-- begin RECORDS FOR THIS EXERCISE --

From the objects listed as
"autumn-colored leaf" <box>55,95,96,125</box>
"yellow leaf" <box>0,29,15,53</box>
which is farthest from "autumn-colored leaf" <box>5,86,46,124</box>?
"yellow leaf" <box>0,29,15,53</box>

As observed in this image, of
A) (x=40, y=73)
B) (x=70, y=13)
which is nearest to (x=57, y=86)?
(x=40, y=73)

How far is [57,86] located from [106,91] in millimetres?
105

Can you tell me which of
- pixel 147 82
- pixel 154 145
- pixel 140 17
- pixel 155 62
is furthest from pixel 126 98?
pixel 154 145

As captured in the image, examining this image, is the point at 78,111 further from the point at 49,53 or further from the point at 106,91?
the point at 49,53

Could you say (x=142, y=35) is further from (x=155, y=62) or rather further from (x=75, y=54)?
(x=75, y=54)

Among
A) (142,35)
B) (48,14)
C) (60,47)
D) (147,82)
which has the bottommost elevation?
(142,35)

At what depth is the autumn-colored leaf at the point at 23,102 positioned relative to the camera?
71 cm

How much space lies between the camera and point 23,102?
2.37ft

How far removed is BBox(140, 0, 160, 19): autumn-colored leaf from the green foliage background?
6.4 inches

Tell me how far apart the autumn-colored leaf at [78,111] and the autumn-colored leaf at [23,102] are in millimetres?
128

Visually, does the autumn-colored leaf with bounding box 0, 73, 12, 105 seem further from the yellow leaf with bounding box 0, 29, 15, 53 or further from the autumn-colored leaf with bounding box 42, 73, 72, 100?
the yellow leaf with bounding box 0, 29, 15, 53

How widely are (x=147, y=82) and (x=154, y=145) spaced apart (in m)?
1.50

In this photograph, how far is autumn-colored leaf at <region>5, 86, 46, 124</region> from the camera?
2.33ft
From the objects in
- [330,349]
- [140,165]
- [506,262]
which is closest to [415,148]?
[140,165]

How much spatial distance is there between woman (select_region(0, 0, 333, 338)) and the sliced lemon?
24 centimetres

-- end RECORDS FOR THIS EXERCISE --
-- begin RECORDS FOR THIS EXERCISE --

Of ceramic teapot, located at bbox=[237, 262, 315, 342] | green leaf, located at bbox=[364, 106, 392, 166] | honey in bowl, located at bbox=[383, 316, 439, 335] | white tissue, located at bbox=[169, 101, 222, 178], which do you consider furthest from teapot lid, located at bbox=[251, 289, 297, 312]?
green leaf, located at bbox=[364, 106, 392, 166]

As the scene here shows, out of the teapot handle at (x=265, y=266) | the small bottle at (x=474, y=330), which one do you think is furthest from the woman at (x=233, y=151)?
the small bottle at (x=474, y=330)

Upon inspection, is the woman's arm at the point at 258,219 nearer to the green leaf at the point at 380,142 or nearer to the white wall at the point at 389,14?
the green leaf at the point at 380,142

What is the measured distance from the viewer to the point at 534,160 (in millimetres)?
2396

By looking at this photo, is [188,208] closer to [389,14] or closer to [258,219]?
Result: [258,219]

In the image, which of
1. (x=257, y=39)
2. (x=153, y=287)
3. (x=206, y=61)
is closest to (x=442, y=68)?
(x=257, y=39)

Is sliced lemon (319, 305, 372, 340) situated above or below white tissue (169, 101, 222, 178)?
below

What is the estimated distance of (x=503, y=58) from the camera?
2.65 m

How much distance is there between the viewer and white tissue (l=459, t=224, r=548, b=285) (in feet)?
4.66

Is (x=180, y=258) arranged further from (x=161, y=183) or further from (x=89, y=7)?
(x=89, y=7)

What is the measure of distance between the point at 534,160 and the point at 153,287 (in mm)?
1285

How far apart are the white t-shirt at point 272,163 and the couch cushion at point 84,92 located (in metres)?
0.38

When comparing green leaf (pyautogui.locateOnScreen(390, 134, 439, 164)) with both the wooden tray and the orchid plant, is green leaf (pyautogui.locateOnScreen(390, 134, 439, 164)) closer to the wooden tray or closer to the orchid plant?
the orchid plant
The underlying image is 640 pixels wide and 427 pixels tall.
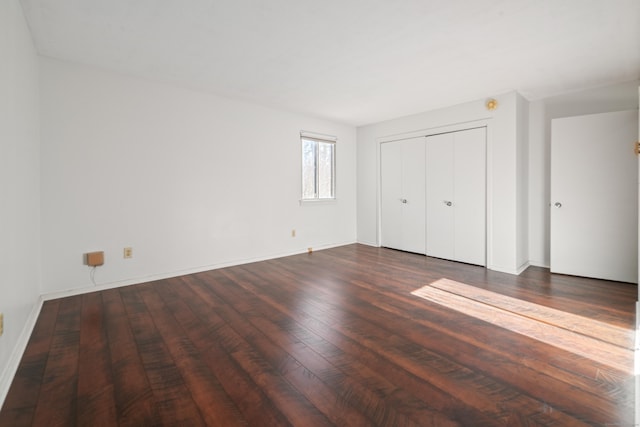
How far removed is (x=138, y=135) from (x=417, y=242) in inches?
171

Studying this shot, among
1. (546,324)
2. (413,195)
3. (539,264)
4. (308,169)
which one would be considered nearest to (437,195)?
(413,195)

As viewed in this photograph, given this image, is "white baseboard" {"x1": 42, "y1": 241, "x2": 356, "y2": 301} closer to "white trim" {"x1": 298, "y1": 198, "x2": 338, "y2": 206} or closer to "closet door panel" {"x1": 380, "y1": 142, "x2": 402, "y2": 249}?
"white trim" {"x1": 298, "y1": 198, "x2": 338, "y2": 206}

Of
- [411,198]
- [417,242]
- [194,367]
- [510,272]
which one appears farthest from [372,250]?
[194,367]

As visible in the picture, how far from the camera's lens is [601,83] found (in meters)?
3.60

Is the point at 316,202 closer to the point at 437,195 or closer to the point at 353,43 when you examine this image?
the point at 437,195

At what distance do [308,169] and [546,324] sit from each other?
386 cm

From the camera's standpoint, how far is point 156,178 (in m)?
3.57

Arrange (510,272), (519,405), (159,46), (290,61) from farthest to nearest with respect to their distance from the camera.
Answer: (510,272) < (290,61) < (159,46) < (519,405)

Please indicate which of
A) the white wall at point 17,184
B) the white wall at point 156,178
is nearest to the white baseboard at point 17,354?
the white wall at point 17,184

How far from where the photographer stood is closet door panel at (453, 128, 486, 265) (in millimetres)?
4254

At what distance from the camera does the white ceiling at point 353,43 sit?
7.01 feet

-- end RECORDS FOR THIS EXERCISE --

Take everything from the line containing "From the objects listed as" down to the line containing "24 centimetres", substitute "orange leaf" for "autumn-colored leaf" throughout, and write those lines out again with nothing else changed.

- EXERCISE RESULT:
From the objects listed as
"orange leaf" <box>55,95,96,125</box>
"yellow leaf" <box>0,29,15,53</box>
which is farthest from "orange leaf" <box>5,86,46,124</box>?
"yellow leaf" <box>0,29,15,53</box>

As observed in this image, of
A) (x=40, y=73)
B) (x=70, y=13)
which is nearest to (x=57, y=86)?
(x=40, y=73)

How far is [57,86] located from [106,91] in millimetres?
105

Can you tell me which of
- pixel 147 82
- pixel 154 145
- pixel 140 17
- pixel 155 62
is furthest from pixel 126 98?
pixel 154 145

As captured in the image, examining this image, is the point at 78,111 further from the point at 49,53 or further from the point at 106,91?
the point at 49,53

Could you say (x=142, y=35) is further from (x=155, y=62) or rather further from (x=75, y=54)?
(x=75, y=54)

Among
A) (142,35)
B) (48,14)
C) (60,47)
D) (147,82)
which has the bottommost elevation?
(142,35)

At what depth is the orange leaf at the point at 23,102 positioned relative to the camera?
71 cm

How much space lies between the camera and point 23,102?
2.37ft

How far removed is BBox(140, 0, 160, 19): orange leaf from the green foliage background?
6.4 inches

Tell me how far apart the orange leaf at [78,111] and the orange leaf at [23,102] are in millimetres?
128

Visually, does the orange leaf with bounding box 0, 73, 12, 105 seem further from the yellow leaf with bounding box 0, 29, 15, 53 or further from the orange leaf with bounding box 42, 73, 72, 100?
the yellow leaf with bounding box 0, 29, 15, 53

How widely are (x=147, y=82) and (x=154, y=145) spaced apart (in m)?
1.50

In this photograph, how far is orange leaf at <region>5, 86, 46, 124</region> from the camera?
2.33ft
From the objects in
- [330,349]
- [140,165]
- [506,262]
which is closest to [415,148]?
[140,165]

How much spatial distance is there between woman (select_region(0, 0, 333, 338)) and the sliced lemon?
24 centimetres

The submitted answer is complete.